**ESTRATTO DELLA PAGINA**:
----------------

Un accordo da 200 miliardi di dollari l’anno per proteggere la biodiversità. È questo il risultato che la COP16 di Roma porta a casa dopo giorni di trattative febbrili e il rischio concreto di un altro fallimento dopo quello di Cali. I negoziatori hanno chiuso con un piano finanziario per sostenere il Global Biodiversity Framework, l’obiettivo di proteggere il 30% delle terre e dei mari entro il 2030 e la creazione del Fondo Cali per coinvolgere le industrie che traggono profitto dalle risorse naturali. Un successo, sulla carta. Ma le critiche sono immediate, e non si limitano a sottolineare il solito vizio delle dichiarazioni roboanti prive di impegni concreti.

----------------

**DATI ESTRATTI**:

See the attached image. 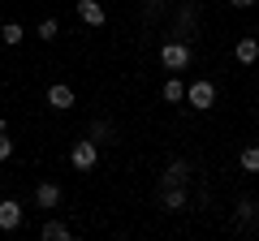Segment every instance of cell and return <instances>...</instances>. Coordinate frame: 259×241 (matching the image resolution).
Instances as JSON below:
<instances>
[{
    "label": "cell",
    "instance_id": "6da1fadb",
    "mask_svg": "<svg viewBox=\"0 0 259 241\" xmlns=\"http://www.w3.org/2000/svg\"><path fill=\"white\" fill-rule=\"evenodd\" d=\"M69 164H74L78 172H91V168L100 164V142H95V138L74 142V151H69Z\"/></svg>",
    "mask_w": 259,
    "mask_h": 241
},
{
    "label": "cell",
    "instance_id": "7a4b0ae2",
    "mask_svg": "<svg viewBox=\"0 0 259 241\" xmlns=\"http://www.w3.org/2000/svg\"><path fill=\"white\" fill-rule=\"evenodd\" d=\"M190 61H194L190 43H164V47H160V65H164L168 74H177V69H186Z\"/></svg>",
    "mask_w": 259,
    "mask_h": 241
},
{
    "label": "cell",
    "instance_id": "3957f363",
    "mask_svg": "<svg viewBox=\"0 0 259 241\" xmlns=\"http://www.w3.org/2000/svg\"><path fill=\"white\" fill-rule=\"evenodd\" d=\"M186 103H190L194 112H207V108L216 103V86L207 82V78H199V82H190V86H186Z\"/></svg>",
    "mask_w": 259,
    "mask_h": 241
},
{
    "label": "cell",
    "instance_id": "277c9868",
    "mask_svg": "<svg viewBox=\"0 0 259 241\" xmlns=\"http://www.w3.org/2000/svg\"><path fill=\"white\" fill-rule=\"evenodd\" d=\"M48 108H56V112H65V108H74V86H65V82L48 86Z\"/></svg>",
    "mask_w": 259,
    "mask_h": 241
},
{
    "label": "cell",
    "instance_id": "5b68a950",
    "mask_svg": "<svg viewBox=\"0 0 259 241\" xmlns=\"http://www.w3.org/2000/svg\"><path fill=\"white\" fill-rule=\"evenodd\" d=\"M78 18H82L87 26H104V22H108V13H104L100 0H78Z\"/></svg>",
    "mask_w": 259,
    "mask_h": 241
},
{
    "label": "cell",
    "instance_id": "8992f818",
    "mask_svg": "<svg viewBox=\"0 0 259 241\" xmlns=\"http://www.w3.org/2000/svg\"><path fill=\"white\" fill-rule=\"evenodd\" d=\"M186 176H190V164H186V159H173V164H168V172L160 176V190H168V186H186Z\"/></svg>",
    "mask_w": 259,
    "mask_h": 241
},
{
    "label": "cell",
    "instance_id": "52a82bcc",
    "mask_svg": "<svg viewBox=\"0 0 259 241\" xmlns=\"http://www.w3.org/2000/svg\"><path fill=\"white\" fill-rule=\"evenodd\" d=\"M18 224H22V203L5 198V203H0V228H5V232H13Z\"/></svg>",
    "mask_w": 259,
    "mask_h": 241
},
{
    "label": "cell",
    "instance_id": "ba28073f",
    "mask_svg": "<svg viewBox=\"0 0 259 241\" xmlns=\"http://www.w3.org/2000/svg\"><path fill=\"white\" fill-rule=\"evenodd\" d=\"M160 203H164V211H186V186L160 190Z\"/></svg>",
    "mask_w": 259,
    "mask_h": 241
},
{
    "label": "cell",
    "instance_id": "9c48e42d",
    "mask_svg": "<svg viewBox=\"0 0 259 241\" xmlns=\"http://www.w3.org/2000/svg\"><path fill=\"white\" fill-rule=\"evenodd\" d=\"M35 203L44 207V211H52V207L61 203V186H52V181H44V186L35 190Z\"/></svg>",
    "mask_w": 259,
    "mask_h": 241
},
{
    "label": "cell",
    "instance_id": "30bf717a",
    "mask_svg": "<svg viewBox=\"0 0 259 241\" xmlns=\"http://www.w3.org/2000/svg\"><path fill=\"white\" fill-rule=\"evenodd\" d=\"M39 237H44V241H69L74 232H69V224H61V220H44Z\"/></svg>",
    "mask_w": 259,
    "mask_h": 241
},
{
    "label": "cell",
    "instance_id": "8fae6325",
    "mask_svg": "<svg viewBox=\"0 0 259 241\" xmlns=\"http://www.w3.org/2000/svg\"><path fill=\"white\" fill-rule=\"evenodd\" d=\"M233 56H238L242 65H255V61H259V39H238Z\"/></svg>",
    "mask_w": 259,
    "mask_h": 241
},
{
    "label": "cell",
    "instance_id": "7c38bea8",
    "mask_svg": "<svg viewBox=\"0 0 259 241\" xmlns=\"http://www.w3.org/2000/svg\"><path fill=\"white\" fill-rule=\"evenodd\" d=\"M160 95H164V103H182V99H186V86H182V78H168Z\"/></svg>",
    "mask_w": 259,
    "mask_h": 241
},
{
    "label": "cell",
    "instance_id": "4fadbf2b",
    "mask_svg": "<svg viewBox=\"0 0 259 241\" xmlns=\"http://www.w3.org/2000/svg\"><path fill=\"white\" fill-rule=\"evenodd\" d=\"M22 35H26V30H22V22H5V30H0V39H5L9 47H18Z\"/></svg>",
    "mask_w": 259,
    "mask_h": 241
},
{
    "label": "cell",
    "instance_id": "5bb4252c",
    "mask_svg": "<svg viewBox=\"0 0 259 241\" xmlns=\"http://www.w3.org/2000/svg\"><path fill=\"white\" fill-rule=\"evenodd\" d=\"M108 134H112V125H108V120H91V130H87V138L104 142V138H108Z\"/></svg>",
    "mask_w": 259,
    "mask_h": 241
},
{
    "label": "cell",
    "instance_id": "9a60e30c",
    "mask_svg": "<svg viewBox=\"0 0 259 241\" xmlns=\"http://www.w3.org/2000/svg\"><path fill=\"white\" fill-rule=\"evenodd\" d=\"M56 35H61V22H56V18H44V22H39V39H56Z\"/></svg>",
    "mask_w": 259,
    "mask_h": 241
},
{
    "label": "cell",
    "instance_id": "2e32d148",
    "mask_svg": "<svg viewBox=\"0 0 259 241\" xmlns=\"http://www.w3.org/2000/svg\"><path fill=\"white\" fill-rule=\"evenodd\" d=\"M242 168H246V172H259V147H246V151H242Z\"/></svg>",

----------------

**ELENCO DEI COMPITI**:
1. Secondo l'articolo sulla COP16 di Roma, a quanto ammonta ogni anno l'accordo per proteggere la biodiversità?
2. Prosegui l'articolo sulla COP16 di Roma a partire dall'ultima frase riportata.

**SOLUZIONI DEGLI ESERCIZI**:
1. A 200 miliardi di dollari l'anno.

2.
Cop16, un finanziamento incerto e ritardi strutturali
Il WWF lo dice chiaramente: il piano finanziario è insufficiente. I paesi sviluppati, che avrebbero dovuto garantire 20 miliardi all’anno ai paesi in via di sviluppo entro il 2025, sono già in ritardo sugli impegni. La cifra finale dovrebbe salire a 30 miliardi entro il 2030, ma nulla assicura che questi fondi verranno effettivamente stanziati. Senza finanziamenti reali, avverte il WWF, gli obiettivi restano un elenco di buone intenzioni senza gambe per camminare. Il nodo principale è sempre lo stesso: senza garanzie certe e meccanismi di controllo, le promesse di finanziamento restano lettera morta. È una dinamica già vista nelle precedenti conferenze, dove le risorse promesse si sono spesso rivelate insufficienti o, peggio, mai erogate.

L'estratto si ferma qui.